Trump also expressed his support for conservative presidential candidate Nasry “Tito” Asfura in the Central American country’s general election, which will be held on Sunday.
Hernández, a member of the National Party who was president of Honduras from 2014 to 2022, was extradited to the United States in April 2022 to stand trial for leading a violent drug trafficking conspiracy and helping to smuggle hundreds of tons of cocaine into the United States.
He was found guilty by a New York jury two years later.
Polls indicate that the Honduran election remains a toss-up between three candidates, including Asfura, the former mayor of Tegucigalpa and leader of the conservative National Party.
Also in the race are Rixi Moncada, a former defense minister who represents the ruling leftist Free Party, and Salvador Nasralla, a television presenter for the centrist Liberal Party.
Trump criticized Moncada and Nasralla on Friday, writing that the latter was “a borderline communist” who was only running to split the vote between Moncada and Asfura.
He characterized Asfura as a “defender of democracy” and praised him for campaigning against Venezuelan President Nicolás Maduro, with whom Trump has engaged in a war of words in recent months.
Nasralla has pledged to cut ties with Venezuela if he wins.
The Trump administration has accused the leftist Maduro – whose re-election last year was dismissed as illegitimate by many countries – of being the leader of a drug cartel.
He has used the fight against drug trafficking as justification for a military escalation in the Caribbean and has carried out attacks on vessels he claims have been used for smuggling, although some analysts have described these measures as a means to pressure Latin American leaders.
Honduras has been governed since 2022 by President Xiomara Castro, who has forged close ties with Cuba and Venezuela.
But Castro has maintained a cooperative relationship with the United States and has agreed to preserve a long-standing extradition treaty with that country. Your country also hosts a US military base dedicated to combating transnational organized crime in the region.
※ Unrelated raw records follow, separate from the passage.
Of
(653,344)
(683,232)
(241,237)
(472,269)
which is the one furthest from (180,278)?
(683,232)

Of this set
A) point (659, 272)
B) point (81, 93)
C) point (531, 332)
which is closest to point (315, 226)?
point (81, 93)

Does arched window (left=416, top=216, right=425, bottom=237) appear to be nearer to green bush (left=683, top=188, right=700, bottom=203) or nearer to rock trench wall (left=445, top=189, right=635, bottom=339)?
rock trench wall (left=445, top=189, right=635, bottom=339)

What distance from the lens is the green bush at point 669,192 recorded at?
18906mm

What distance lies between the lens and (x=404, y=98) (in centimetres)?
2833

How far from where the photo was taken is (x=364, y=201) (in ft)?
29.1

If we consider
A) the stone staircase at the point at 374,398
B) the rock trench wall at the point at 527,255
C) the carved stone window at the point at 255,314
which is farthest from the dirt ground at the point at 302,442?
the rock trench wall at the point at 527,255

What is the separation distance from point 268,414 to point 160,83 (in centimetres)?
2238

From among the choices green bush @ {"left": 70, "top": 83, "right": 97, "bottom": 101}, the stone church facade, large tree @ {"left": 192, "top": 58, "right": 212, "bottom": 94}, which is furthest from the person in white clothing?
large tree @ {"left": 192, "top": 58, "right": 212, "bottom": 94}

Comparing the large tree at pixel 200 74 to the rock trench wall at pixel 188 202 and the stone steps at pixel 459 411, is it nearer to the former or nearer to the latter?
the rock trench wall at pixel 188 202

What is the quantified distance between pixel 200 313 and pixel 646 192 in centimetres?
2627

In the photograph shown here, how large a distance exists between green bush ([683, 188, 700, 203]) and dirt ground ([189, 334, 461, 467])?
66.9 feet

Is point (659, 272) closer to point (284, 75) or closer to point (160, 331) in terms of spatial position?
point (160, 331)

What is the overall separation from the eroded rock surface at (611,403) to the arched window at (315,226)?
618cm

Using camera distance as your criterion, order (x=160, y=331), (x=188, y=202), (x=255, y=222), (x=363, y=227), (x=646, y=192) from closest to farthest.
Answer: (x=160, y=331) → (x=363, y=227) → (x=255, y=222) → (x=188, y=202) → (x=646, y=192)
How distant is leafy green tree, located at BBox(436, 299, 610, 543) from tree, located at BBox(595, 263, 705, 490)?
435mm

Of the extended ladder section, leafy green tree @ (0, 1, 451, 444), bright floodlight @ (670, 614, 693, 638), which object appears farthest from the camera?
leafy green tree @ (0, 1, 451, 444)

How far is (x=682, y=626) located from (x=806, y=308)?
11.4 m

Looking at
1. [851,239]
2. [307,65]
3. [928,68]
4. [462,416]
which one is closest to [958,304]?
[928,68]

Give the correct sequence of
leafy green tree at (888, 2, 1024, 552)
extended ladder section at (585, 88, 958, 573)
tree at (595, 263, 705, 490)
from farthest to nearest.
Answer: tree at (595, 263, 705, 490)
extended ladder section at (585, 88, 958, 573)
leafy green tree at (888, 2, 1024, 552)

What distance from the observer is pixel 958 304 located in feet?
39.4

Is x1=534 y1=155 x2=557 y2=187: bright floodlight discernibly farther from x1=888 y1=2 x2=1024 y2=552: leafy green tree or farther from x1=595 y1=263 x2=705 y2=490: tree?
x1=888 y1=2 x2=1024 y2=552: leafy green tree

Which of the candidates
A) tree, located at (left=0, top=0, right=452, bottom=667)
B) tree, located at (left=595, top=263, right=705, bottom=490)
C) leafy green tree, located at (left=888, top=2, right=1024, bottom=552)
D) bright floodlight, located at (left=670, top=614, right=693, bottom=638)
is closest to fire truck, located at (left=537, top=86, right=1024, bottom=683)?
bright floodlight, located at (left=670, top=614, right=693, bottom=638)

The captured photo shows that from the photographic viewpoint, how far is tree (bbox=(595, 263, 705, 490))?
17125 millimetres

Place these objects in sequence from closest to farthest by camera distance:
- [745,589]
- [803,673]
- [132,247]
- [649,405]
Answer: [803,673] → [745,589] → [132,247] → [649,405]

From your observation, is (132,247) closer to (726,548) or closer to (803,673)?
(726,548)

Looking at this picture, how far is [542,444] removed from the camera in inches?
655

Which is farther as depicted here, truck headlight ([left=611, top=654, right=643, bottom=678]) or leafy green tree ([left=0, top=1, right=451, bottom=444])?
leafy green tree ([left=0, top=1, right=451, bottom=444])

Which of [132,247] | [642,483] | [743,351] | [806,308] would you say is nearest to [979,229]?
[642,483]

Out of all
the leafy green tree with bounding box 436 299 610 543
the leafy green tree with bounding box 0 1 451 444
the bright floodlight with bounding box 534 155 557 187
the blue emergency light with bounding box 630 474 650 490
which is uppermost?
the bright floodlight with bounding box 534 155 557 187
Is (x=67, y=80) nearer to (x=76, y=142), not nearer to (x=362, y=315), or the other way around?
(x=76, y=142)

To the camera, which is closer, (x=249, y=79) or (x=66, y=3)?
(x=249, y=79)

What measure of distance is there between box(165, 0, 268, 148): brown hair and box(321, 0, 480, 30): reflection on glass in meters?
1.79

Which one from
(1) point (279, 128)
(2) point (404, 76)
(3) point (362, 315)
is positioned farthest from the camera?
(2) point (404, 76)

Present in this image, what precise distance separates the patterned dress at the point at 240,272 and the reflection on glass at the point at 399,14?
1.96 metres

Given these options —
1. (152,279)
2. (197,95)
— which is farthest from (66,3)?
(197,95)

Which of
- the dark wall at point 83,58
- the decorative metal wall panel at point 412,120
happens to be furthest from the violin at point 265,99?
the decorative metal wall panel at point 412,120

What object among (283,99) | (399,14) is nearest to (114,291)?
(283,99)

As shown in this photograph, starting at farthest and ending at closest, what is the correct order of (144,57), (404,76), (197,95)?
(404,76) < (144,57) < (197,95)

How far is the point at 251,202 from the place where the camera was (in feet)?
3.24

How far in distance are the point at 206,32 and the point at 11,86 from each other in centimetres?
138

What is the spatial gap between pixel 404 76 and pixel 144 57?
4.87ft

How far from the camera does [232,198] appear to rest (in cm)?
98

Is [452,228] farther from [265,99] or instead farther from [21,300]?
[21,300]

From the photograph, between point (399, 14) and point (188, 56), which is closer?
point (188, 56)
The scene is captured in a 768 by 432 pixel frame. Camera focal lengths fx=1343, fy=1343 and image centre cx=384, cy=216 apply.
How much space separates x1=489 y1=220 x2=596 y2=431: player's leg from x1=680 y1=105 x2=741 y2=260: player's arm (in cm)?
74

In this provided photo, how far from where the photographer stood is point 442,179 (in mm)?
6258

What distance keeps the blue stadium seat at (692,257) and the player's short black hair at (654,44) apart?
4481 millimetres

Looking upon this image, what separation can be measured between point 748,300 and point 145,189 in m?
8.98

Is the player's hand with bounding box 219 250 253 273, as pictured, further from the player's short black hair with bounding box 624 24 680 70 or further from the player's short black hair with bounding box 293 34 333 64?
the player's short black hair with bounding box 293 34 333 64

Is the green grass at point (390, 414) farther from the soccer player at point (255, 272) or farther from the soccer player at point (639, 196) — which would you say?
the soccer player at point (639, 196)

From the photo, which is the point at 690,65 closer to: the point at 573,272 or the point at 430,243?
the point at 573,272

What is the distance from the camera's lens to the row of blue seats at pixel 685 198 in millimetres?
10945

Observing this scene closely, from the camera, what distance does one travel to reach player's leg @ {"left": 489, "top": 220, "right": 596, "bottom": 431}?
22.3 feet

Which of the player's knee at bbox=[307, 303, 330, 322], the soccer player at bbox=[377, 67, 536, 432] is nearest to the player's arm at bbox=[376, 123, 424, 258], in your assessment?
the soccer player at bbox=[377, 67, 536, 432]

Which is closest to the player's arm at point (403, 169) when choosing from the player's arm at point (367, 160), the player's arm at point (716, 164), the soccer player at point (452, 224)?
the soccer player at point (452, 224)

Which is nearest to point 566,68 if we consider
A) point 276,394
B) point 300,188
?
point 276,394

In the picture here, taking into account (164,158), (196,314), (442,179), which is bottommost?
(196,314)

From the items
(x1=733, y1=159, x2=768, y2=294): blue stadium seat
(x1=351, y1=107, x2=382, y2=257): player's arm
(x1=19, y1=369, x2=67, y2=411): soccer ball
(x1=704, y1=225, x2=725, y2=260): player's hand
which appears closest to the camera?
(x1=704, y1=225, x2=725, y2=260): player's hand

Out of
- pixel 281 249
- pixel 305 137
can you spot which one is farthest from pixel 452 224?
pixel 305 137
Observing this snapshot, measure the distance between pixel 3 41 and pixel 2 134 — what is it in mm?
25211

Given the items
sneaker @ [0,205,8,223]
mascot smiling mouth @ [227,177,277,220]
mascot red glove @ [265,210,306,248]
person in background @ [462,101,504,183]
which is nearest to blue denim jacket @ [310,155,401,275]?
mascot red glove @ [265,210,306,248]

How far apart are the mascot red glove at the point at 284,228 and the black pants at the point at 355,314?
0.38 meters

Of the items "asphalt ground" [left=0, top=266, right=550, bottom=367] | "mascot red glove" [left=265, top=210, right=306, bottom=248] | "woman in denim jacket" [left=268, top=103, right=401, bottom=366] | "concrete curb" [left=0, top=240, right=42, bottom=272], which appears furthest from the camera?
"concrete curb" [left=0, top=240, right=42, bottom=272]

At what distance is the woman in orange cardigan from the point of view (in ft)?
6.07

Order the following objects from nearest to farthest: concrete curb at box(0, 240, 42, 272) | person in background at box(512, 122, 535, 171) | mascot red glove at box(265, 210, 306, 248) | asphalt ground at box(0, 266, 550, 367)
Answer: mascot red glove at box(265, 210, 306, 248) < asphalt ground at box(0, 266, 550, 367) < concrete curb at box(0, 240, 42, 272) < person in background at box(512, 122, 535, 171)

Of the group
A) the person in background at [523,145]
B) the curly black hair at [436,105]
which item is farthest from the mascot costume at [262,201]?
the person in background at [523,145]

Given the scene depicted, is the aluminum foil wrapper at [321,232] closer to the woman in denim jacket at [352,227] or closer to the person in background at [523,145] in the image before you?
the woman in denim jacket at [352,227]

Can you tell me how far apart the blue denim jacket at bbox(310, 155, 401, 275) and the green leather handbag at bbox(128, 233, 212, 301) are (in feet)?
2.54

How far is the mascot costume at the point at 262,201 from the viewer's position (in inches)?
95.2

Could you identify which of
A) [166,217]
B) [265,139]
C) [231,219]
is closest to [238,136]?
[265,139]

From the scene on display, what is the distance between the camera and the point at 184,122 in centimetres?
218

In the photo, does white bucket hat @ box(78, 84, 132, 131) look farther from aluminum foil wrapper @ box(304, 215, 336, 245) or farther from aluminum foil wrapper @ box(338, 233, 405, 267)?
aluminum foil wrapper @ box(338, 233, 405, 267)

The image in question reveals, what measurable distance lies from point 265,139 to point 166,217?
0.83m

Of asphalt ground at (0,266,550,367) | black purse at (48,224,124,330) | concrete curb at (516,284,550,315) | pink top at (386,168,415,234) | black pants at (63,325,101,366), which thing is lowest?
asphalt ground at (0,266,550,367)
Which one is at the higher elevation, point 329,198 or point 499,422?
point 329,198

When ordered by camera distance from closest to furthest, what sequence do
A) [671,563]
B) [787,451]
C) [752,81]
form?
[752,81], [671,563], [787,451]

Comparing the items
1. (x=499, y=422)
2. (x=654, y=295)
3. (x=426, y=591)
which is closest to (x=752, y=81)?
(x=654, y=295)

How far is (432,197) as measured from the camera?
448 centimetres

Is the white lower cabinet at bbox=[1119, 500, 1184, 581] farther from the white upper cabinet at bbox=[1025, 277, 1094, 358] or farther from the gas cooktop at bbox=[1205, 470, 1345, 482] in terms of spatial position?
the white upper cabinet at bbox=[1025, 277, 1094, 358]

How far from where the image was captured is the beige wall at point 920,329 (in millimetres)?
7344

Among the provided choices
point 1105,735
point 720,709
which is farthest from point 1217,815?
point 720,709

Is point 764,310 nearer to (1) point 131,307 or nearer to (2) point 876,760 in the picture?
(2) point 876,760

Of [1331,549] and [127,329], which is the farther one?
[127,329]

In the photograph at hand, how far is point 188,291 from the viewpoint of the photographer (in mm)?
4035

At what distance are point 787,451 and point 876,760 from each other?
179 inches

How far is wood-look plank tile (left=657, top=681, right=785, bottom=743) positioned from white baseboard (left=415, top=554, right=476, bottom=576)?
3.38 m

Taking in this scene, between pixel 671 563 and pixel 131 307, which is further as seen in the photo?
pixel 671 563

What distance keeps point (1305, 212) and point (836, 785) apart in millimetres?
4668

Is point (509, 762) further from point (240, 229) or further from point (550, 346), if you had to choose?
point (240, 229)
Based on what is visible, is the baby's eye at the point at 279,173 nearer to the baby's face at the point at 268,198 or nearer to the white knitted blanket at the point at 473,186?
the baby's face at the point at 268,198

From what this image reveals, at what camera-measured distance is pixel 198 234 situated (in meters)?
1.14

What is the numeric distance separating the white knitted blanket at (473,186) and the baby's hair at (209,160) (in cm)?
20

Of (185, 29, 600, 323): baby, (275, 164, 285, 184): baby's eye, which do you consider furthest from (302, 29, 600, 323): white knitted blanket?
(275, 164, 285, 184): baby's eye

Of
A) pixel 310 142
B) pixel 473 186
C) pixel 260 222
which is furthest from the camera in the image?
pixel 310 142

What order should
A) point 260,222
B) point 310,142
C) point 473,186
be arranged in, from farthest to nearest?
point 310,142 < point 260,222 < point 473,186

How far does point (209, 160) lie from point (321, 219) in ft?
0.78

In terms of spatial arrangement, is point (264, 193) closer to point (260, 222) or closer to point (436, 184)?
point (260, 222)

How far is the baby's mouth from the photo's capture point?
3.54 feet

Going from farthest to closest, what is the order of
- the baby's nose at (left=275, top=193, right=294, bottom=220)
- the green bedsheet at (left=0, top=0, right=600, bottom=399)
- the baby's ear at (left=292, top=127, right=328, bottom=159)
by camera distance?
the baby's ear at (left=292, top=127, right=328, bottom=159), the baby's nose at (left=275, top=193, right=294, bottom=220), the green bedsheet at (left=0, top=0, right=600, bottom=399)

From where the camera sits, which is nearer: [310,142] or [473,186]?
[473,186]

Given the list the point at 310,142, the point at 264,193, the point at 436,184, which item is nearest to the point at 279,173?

More than 80 people have been killed in US attacks on vessels suspected of being involved in narcotics transport since they began in August.
US Secretary of War Pete Hegseth has said the goal of “Operation Southern Spear” was to eliminate “narco-terrorists.”
But legal experts have questioned the legality of the attacks, noting that the United States has not provided any evidence that the ships it attacked were carrying drugs.